It is not possible to do justice to Jean-Luc Godard's "La Chinoise" after only one showing; it may not be possible to sit through it twice; and even if it were subjected to the most astute and piercing analysis, I don't know if it would be worth the trouble.

The film is at once confusing, infuriating, brilliant and boring as only a prolonged reading citing chapter and verse of Marxism-Maoism can be.

Ostensibly the film is "about" five very young, bourgeois men and women in a pro-Maoist Communist cell in Paris; they are fighting against Russian "revisionism."

The characters quote interminably from Marx, Lenin, Stalin, Bukharin and Mao, Mao, Mao. (There's even a rock song "It's the little red book which makes everything work; read Mao, Mao, Mao." This film should make his royalties jump.)

Even the friends I had counted on for dialectical support fell asleep.But these endless quotations are smashed into brilliantly — and obscurely, with everything from comic strips, Sgt. Fury and Capt. America Superman, photos of Malraux and Malcolm X, Mao over a kitchen sink and Alice in Wonderland asking: "What made me discover "Marxism-Leninism?"

There's a drama enacting the tragedy of Vietnam with President Johnson wearing the head mask of a paper tiger. His telephone conversation with Kosygin demonstrates that there are two kinds of Communism, one to shake hands with in Europe and one to fight in Asia. Meanwhile the Vietnamese girl (Yvonne, a French country girl) in a scene shot completely in red, shoots tackatackata from behind a barricade of Mao's little red books, and bleeding, cries "Hurry up, Mr. Kosygin."

One character comments about another, "She is confusing Marxism and theater," but "art is not a reflection of reality but the reality of reflection." An actor named Guillaume Meister, winds bandages around his face to show what happened to demonstrating protesting Chinese students in Moscow who were clubbed by Russian police. When he unwinds the bandages, there are no wounds at all. "What are those Chinese, comedians?" "We must be different from our parents," says the actor whose father worked in Artaud's Theater of Cruelty." "My father fought against the Germans and now he manages a Club Mediterranee which is built along the same lines as a concentration camp."

A girl is completely shrouded in black, only her legs showing. Her voice asks: "Why are you looking at me like the whites in America look at the blacks or the Arabs look at the Jews or vice versa and in the Communist world, the way the Russians look at the Chinese?"

Godard borrows liberally from Mao ( I learned from Mark Woodcock who did the subtitles) even for some of the dramatic dialogue. "Where do 'correct' ideas come from?" The cell members argue. "They fall from the sky," answers Yvonne who admits she also works as a prostitute when Henri can't sell his Red Guard papers. "I know it's a contradiction," she says sweetly and solemnly, "I'm a living proof of the correct handling of contradictions."

_GIVEN REQUEST_
In the film review, what does President Johnson wear in the drama about Vietnam?

_GIVEN INFORMATION_
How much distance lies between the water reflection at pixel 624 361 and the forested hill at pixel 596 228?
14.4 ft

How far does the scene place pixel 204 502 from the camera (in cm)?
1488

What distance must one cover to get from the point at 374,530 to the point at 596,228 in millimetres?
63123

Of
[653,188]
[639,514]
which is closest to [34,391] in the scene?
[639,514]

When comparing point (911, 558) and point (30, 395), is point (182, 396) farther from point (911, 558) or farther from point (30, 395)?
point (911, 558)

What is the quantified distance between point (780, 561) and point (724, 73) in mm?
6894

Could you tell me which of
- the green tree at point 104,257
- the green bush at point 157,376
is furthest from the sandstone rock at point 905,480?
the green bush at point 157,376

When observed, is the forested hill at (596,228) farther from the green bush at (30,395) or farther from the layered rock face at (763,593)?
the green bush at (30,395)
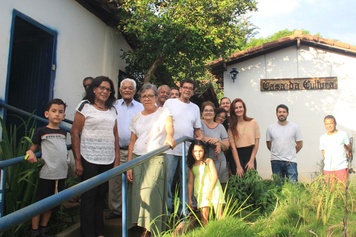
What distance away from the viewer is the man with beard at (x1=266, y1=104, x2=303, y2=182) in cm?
473

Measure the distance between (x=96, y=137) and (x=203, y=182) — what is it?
1209 mm

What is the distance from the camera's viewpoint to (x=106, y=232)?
3.22 m

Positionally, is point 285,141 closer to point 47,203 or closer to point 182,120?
point 182,120

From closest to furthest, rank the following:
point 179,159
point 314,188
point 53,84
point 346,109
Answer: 1. point 179,159
2. point 314,188
3. point 53,84
4. point 346,109

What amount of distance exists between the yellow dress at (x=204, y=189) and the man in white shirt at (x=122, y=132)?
0.79m

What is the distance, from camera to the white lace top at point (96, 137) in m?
2.88

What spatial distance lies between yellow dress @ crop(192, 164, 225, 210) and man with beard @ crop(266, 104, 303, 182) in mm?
1593

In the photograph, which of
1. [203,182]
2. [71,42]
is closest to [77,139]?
[203,182]

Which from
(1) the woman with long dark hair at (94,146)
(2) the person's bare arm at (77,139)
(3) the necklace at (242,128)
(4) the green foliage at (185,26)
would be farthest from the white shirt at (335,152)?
(2) the person's bare arm at (77,139)

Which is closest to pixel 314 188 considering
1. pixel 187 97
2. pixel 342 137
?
pixel 342 137

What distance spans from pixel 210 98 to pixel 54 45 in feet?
25.8

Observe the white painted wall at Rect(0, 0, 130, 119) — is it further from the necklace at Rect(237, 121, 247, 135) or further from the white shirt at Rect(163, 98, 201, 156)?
the necklace at Rect(237, 121, 247, 135)

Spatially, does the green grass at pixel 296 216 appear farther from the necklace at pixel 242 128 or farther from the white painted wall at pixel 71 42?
the white painted wall at pixel 71 42

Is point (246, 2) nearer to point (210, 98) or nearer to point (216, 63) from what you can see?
point (216, 63)
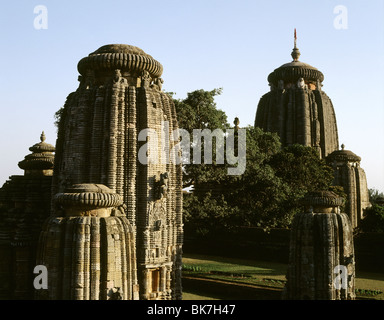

_WRITTEN REPLY_
The head mask of a paper tiger.